Learning Binary Representations of Contrastive Embeddings

A geometric approach

Posted May 15, 2024 Updated Sep 29, 2025

By Hubert Ramsauer

12 min read

Reference implementation is available at: https://github.com/HubiRa/Brace

Last updated: September 27, 2024. Experimental results section coming soon.

Intro

This blog post introduces BRaCE, a method for converting CLIP¹ (or other contrastively learned) embeddings into binary representations. The approach is motivated by potential benefits in memory usage, search speed, and interpretability, though the practical value of these trade-offs remains an open question.

The method is based on a geometric observation: binary vectors correspond to corners of the unit hypercube. This leads to an optimization problem that can be solved through partial sum maximization.

The work began as an exploration of binary representation learning. How would one train such a system? How well does it work? What limitations does it have? This post describes the approach and examines these questions.

Prerequisites

It is assumed that the reader is familiar with CLIP¹ (and related methods like CLOOB², SigLIP³, and MobileClip⁴)
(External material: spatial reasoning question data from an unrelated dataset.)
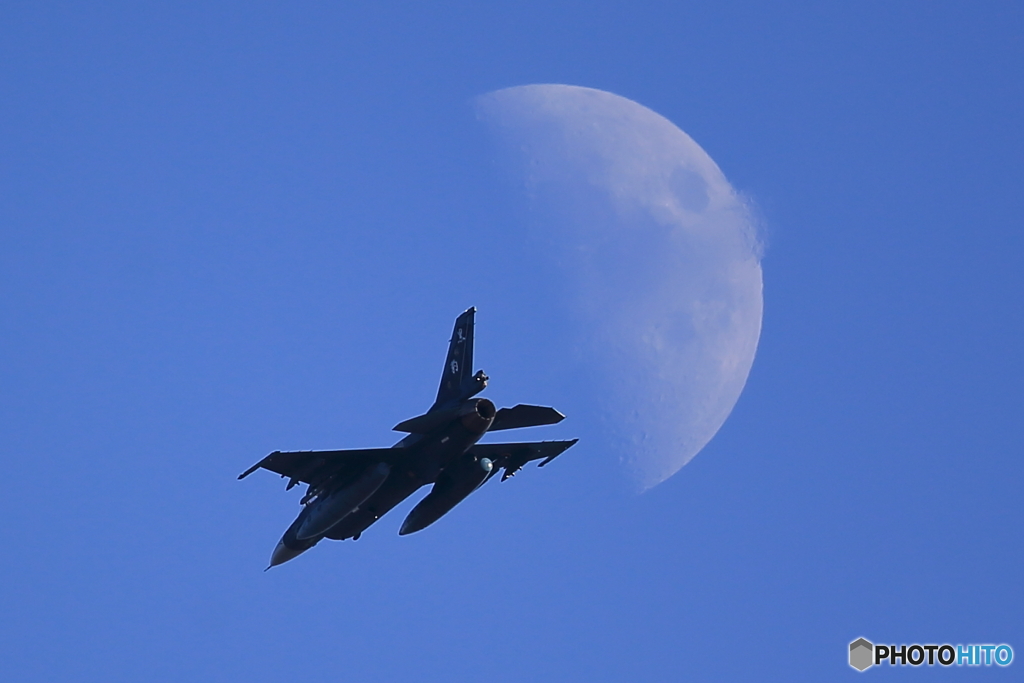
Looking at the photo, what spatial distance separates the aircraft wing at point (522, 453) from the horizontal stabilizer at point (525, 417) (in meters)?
7.13

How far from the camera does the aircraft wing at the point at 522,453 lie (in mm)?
42812

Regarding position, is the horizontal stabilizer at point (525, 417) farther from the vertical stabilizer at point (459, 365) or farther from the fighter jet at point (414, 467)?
the vertical stabilizer at point (459, 365)

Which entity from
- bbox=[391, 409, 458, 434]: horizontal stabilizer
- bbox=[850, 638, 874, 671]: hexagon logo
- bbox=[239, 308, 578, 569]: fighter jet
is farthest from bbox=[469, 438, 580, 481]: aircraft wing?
bbox=[850, 638, 874, 671]: hexagon logo

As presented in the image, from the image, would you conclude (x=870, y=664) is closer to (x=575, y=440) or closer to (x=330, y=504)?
(x=575, y=440)

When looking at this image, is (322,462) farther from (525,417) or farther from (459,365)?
(525,417)

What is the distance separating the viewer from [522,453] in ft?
141

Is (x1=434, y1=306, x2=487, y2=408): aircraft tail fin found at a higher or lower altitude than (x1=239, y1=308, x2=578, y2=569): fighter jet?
higher

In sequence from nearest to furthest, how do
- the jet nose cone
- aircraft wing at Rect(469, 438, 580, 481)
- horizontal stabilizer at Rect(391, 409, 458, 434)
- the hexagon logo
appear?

In the following, the term “CLIP¹” is used as a stand-in for other contrastive methods (CLIP, CLOOB, SigLIP, MobileClip, etc.). “CLIP¹” is chosen for its familiarity.

BRaCE

The Idea

First, we make a trivial observation: that binary vectors are vertices of the unit hypercube. Let’s assume we are in $R^3$, then we have (unsurprisingly) the following vertices (excluding the origin):

\[\begin{equation} \mathcal{B}_3 := \{0,1\}^3 \setminus \mathbf{0} = \left\{ \begin{bmatrix} 1 \\ 0 \\ 0 \end{bmatrix}, \begin{bmatrix} 0 \\ 1 \\ 0 \end{bmatrix}, \begin{bmatrix} 0 \\ 0 \\ 1 \end{bmatrix}, \begin{bmatrix} 1 \\ 1 \\ 0 \end{bmatrix}, \begin{bmatrix} 1 \\ 0 \\ 1 \end{bmatrix}, \begin{bmatrix} 0 \\ 1 \\ 1 \end{bmatrix}, \begin{bmatrix} 1 \\ 1 \\ 1 \end{bmatrix} \right\} \end{equation}\]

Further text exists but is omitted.